"Thursday night on 48 Hours, a TV show here in the States, there was a story on the new Broadway show, Rent. It opened off-Broadway to sold-out houses, opened on Broadway and won the Pulitzer Prize. The man who wrote it, Jonathan Larson, however, died of an aortic aneurysm the night before it opened. He never saw the success it would go on to enjoy. I could tell Jimmy was shaken up a little by the story as he worries so much about me."Jim and I never talked about me being dead, or dying. The subject never came up. As Gideon say in The Last Session, "You're Irish. And If the Irish don't talk about something, it doesn't exist."

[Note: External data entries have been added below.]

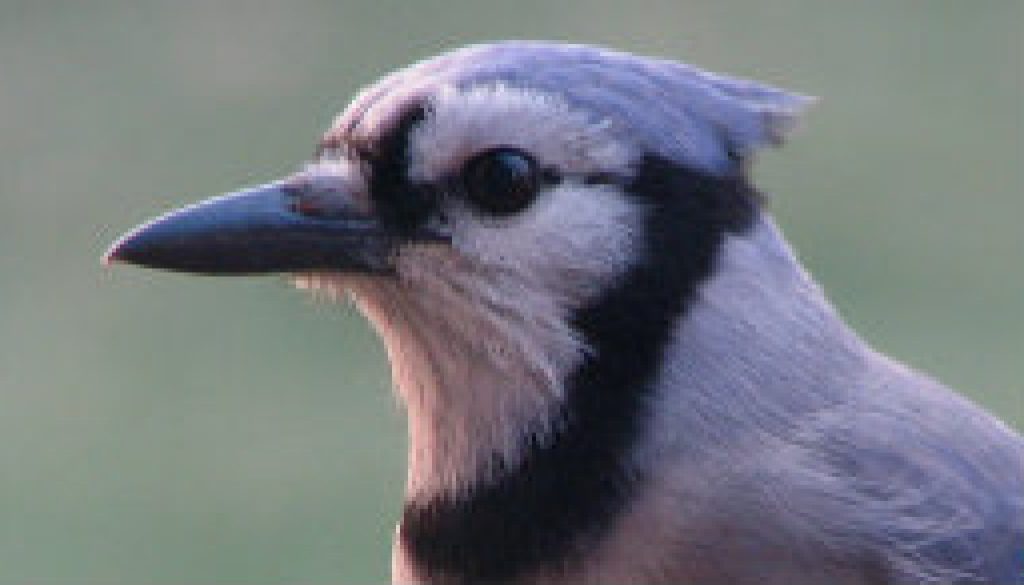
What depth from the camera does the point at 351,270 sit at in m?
2.87

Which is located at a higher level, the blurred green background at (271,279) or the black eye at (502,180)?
the black eye at (502,180)

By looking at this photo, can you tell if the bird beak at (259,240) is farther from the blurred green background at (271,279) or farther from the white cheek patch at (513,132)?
the blurred green background at (271,279)

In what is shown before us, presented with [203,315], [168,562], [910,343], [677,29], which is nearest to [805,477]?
[168,562]

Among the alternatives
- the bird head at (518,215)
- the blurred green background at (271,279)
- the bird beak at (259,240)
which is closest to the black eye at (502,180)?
the bird head at (518,215)

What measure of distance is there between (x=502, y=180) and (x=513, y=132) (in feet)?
0.17

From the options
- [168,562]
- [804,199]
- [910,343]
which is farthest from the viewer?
[804,199]

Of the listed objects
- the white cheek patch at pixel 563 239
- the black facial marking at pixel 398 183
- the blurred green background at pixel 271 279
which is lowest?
the blurred green background at pixel 271 279

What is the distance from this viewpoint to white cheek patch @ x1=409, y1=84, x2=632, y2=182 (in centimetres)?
280

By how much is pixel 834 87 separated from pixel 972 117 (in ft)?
1.41

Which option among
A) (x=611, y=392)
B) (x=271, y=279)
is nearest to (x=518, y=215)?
(x=611, y=392)

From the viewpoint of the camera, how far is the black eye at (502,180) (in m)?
2.83

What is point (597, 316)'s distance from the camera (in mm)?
2846

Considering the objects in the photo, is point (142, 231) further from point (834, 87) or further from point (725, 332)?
point (834, 87)

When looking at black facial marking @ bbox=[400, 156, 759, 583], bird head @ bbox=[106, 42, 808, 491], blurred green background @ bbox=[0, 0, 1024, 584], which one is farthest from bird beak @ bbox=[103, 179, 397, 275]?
blurred green background @ bbox=[0, 0, 1024, 584]
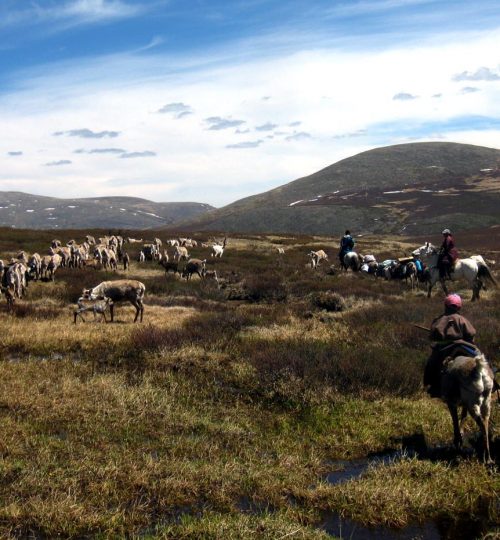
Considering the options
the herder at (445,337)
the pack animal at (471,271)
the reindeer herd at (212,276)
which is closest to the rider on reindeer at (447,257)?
the pack animal at (471,271)

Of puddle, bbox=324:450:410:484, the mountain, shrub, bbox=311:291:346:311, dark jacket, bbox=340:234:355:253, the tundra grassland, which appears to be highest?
the mountain

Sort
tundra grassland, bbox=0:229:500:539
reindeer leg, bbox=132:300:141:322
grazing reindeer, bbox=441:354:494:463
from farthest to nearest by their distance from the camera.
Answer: reindeer leg, bbox=132:300:141:322 → grazing reindeer, bbox=441:354:494:463 → tundra grassland, bbox=0:229:500:539

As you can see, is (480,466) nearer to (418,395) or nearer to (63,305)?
(418,395)

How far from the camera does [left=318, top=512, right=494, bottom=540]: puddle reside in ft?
18.1

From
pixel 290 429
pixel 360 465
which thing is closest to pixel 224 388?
pixel 290 429

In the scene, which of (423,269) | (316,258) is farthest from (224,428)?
(316,258)

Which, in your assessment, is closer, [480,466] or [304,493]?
[304,493]

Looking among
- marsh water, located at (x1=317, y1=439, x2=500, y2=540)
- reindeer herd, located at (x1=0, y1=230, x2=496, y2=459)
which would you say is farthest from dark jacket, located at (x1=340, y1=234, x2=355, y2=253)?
marsh water, located at (x1=317, y1=439, x2=500, y2=540)

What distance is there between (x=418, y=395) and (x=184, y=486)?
5.47 m

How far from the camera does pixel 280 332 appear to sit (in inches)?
561

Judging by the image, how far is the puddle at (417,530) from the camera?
18.1 feet

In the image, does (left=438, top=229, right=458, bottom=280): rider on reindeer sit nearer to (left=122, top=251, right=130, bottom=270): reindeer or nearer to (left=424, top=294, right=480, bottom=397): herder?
(left=424, top=294, right=480, bottom=397): herder

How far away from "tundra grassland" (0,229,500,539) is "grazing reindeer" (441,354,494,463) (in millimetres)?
635

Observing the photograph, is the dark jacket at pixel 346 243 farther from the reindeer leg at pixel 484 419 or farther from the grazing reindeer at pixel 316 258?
the reindeer leg at pixel 484 419
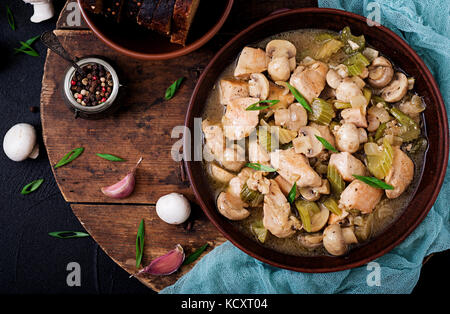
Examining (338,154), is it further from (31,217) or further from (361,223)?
(31,217)

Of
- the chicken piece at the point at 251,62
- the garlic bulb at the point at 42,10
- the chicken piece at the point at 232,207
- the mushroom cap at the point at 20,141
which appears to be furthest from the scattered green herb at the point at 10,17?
the chicken piece at the point at 232,207

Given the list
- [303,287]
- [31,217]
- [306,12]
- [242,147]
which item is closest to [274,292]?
[303,287]

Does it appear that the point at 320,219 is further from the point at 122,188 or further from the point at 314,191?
the point at 122,188

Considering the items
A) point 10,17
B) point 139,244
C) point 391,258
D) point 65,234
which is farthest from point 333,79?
point 10,17

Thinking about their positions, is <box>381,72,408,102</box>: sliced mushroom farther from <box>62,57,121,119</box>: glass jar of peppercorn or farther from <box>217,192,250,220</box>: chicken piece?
<box>62,57,121,119</box>: glass jar of peppercorn

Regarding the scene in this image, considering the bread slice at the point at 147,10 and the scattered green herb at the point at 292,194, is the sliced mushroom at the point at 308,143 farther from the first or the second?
the bread slice at the point at 147,10

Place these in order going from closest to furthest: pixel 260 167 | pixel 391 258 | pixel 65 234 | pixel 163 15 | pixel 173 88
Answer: pixel 163 15 → pixel 260 167 → pixel 391 258 → pixel 173 88 → pixel 65 234
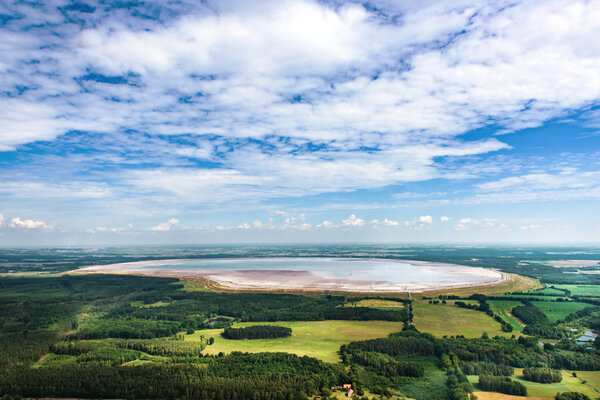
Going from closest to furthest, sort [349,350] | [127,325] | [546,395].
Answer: [546,395] < [349,350] < [127,325]

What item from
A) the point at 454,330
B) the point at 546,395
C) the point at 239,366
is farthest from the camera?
the point at 454,330

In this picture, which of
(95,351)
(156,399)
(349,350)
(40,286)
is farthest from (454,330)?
(40,286)

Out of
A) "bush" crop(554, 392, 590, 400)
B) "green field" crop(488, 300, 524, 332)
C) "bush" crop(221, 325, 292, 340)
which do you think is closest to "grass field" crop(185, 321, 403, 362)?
"bush" crop(221, 325, 292, 340)

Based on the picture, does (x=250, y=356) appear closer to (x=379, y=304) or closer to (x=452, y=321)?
(x=452, y=321)

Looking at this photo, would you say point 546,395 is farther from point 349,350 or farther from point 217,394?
point 217,394

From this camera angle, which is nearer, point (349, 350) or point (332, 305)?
point (349, 350)

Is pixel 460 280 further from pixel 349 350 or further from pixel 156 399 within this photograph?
pixel 156 399

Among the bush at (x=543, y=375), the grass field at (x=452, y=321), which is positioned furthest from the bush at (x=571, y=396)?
the grass field at (x=452, y=321)
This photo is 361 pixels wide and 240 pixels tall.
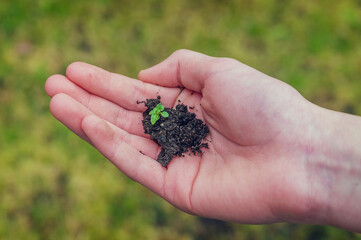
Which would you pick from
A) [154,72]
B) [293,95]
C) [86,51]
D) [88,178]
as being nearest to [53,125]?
[88,178]

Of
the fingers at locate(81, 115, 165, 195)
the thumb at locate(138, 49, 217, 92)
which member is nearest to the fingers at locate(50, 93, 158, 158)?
the fingers at locate(81, 115, 165, 195)

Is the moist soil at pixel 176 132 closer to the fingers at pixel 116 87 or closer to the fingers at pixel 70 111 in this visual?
the fingers at pixel 116 87

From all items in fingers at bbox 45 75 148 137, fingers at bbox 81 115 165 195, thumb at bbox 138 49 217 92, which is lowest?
fingers at bbox 81 115 165 195

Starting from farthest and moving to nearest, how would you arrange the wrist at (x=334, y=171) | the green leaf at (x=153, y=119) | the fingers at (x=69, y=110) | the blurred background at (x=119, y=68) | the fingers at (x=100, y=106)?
1. the blurred background at (x=119, y=68)
2. the fingers at (x=100, y=106)
3. the green leaf at (x=153, y=119)
4. the fingers at (x=69, y=110)
5. the wrist at (x=334, y=171)

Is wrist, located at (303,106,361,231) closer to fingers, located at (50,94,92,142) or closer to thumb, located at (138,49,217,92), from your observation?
thumb, located at (138,49,217,92)

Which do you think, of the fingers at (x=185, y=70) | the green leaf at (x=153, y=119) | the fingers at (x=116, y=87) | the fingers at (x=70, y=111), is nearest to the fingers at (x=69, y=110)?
the fingers at (x=70, y=111)

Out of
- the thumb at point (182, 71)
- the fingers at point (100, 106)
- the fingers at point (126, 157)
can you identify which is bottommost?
the fingers at point (126, 157)

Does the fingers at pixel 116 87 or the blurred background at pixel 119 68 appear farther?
the blurred background at pixel 119 68
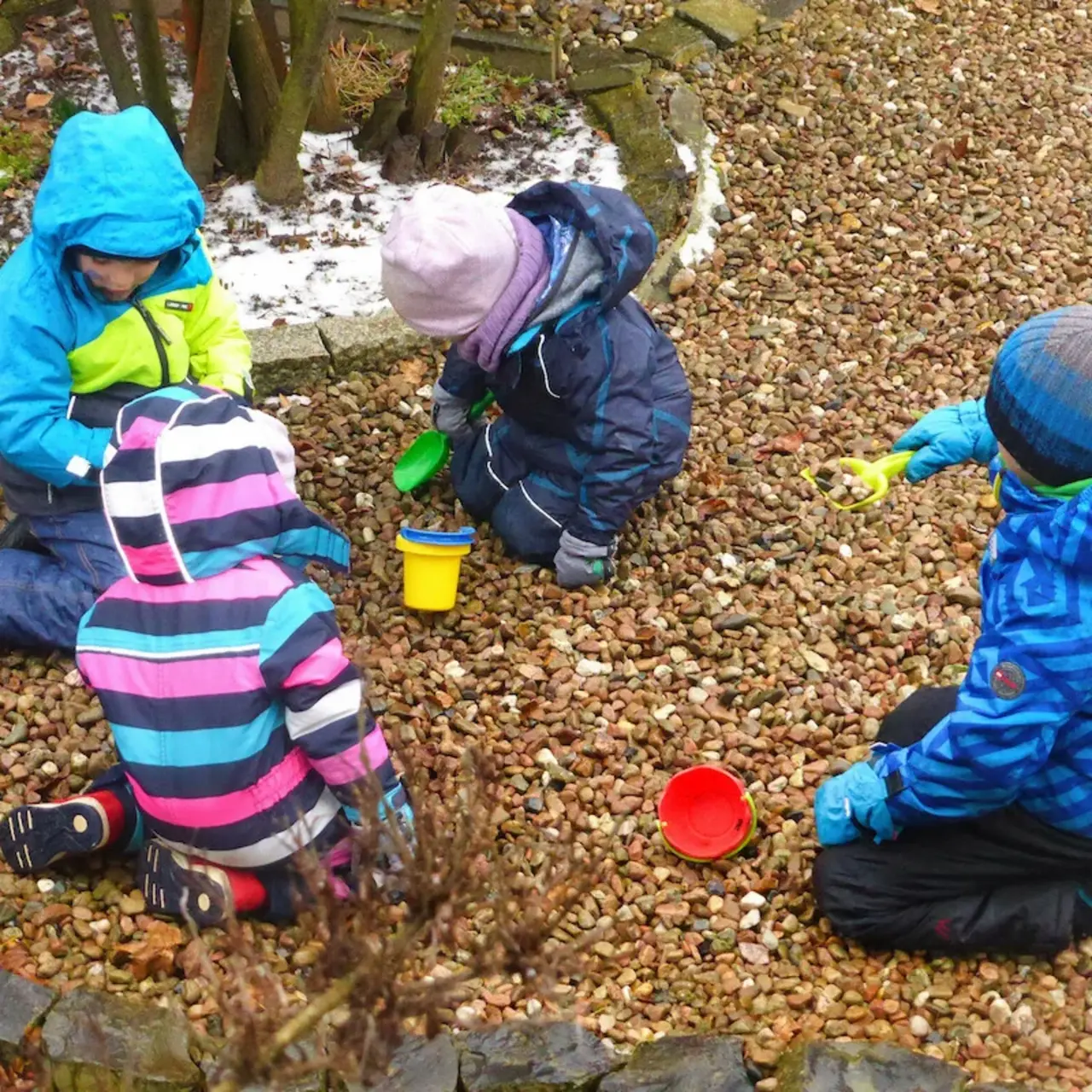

So, I remember this moment as the story played out the TV. I could see him visibly shaking as "the thing we didn't talk about" was being talked about. The elephant in the room had just stood up and was knocking pictures off the wall and crushing the furniture. I had to say something. I couldn't let it hang. We would have to talk about it. So, I handled it like we handle things. I threw in a punchline!
"I shouted to him, 'Don't worry. I'm gonna see our show open. I'm too vain to miss how much the world is going to love this.'"I was just blowing hot air, of course. At that point in time, TLS consisted of a script and a 99-cent tape from Radio Shack. We hadn't even done a workshop, much less put together a plan for a New York production. Still, I dreamed on. I wrote:
"I have already seen the opening night. I have already accepted my Tony. The victory has taken place in my mind."And it was true. They call it "visualization" now. But, for me, I think somewhere in the back of my mind I knew death was hovering, so I defeated it by accepting my Tony Award mentally. I was already there for opening night. The victory of The Last Session had already happened in my mind -- after this after one staged reading! But time speeds up in the Bonus Round. There was no way I was going to let this virus defeat me.